Within the material below, transcribe exactly the lines from the one holding "Old Man Sitting" through the one holding "Two atv riders", keeping both ends and skipping the rest.

## [Provided material]
========

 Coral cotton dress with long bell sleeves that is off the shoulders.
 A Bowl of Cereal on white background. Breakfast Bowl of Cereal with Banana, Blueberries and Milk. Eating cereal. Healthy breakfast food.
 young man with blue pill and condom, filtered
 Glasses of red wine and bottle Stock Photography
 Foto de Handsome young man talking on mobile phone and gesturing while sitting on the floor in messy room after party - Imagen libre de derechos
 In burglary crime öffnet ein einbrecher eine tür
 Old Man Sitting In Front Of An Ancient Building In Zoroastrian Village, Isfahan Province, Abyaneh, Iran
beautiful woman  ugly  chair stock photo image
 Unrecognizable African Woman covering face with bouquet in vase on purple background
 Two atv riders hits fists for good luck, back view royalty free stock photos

========

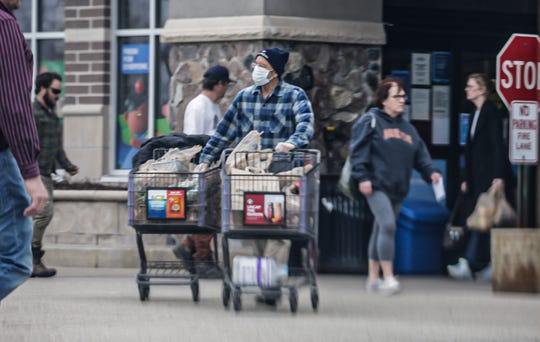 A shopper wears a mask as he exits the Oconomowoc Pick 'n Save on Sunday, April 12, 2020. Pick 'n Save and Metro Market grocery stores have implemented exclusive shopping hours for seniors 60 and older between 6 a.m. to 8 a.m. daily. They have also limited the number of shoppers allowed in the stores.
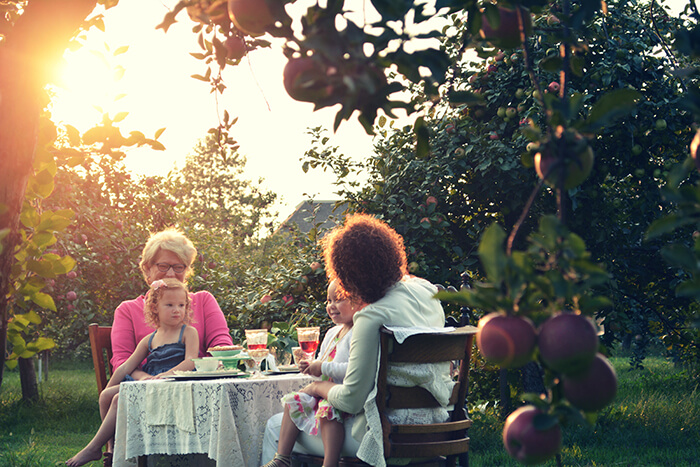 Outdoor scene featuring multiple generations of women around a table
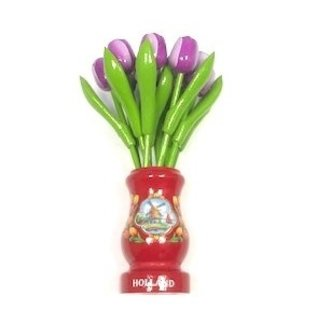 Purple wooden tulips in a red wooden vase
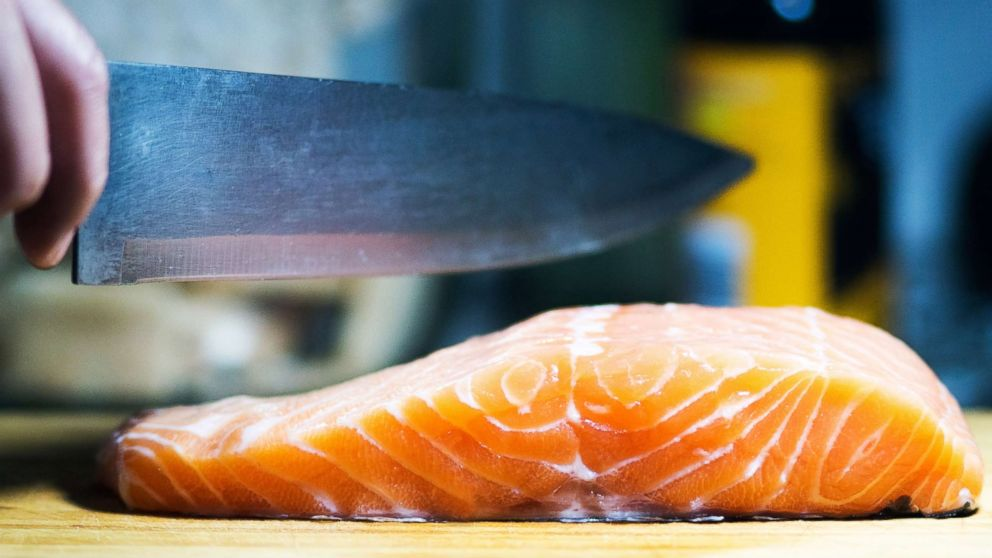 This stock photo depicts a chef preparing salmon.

========

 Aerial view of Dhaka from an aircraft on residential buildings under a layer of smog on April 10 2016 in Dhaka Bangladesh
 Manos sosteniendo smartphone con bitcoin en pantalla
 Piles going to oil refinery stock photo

========

## [Output for this exercise]
 Old Man Sitting In Front Of An Ancient Building In Zoroastrian Village, Isfahan Province, Abyaneh, Iran
beautiful woman  ugly  chair stock photo image
 Unrecognizable African Woman covering face with bouquet in vase on purple background
 Two atv riders hits fists for good luck, back view royalty free stock photos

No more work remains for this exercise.